Western countries have reportedly been scrambling to evacuate "volunteer" White Helmets from Syria, who have been accused of cooperating with Takfiri terrorists and staging false flag gas attacks.
CBS News broadcasting service reported on Saturday that White Helmets members are in danger of assassination and in need of rescue as the Syrian army intensifies its counter-terrorism operation in the country's southern part.
The report said the issue of the White helmets' withdrawal from Syria had been raised with US President Donald Trump in multiple conversations with allied countries on the sidelines of the July 11-12 NATO summit in Brussels.
The Netherlands, Britain, France, Canada and Germany have been trying to find a way to get an estimated 1,000 White Helmets volunteers and their family members out of Syria, the report added.
British Prime Minister Theresa May brought up the issue during her meeting with Trump in the UK, and that the topic may also be discussed at Trump's upcoming summit with Russian President Vladimir Putin.
The White Helmets was founded in Turkey in 2013 by former British MI5 officer James Le Mesurier.
Since its establishment, the group has received at least $55 million from the British Foreign Office, $23 million or more from the US Office of Transition Initiatives and untold millions from Qatar.
US officials and Western diplomats say the evacuation has not been formalized on the agenda of the July 16 Trump-Putin meeting due to uncertainty about the Russians' help in the process, The CBS News said.

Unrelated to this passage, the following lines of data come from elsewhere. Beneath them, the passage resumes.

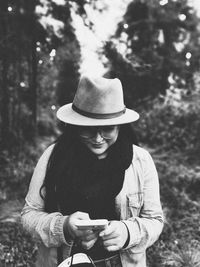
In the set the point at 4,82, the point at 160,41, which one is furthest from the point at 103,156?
the point at 160,41

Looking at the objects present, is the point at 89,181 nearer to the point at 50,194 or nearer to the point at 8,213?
the point at 50,194

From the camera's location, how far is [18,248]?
4.14 m

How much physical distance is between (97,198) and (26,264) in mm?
2361

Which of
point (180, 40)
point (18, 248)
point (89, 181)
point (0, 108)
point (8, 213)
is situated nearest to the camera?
point (89, 181)

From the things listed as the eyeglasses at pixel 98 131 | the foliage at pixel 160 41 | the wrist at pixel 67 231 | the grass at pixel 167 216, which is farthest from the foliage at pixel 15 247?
the foliage at pixel 160 41

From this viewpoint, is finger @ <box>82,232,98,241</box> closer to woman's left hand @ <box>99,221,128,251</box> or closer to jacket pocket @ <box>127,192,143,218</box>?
woman's left hand @ <box>99,221,128,251</box>

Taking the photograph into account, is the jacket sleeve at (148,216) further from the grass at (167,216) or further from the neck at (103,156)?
the grass at (167,216)

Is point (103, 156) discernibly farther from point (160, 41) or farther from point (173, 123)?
point (160, 41)

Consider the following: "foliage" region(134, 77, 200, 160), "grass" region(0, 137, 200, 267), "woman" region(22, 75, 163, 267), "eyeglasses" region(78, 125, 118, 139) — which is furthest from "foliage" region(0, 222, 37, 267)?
"foliage" region(134, 77, 200, 160)

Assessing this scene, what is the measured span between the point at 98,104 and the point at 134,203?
2.05 ft

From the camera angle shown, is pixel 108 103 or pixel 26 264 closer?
pixel 108 103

"We are not there yet at all in terms of firming up the necessity to have a discussion with Putin," a Western diplomat said. "If we run out of options, and the only option left is the Russians, then it is worth pursuing."
A US government official stressed that efforts to evacuate the White Helmets from Syria are in line with the Trump administration's plans for a withdrawal from the Arab country.
"This effort says we are in the evacuation phase. It is an admission that the regime is going to regain control of the country and the White Helmets can't remain," he said. "Or else the regime will take repercussions on them."
Back in March, Trump ordered the State Department to suspend $200 million in recovery funds for Syria, including aid to the White Helmets, amid a review of the future of the US role in the war-torn country.
Three months later, however, Trump authorized the release of $6.6 million in previously frozen funding for a volunteer organization, without referring to the $193.4 million that remains frozen.
Both Damascus and Moscow have accused the volunteer group of having staged the suspected chemical weapons attack in the town of Douma in Syria's Eastern Ghouta region on April 7.
Syrian President Bashar al-Assad described the White Helmets as "a branch of al-Qaeda and al-Nusra" militant groups and a “PR stunt” by the US, the UK and France.
Russian Foreign Ministry spokeswoman Maria Zakharova said the group claims to be a humanitarian NGO, but actually supports terrorists and covers up their crimes.
"The White Helmets not only feel at home on Jabhat al-Nusra and Daesh-controlled territories but openly sympathize with them and provide them with information and even financial support. How is that for double standards? There is documentary evidence of the White Helmets’ involvement in some of al-Nusra’s operations and cover-up over civilian deaths," she said.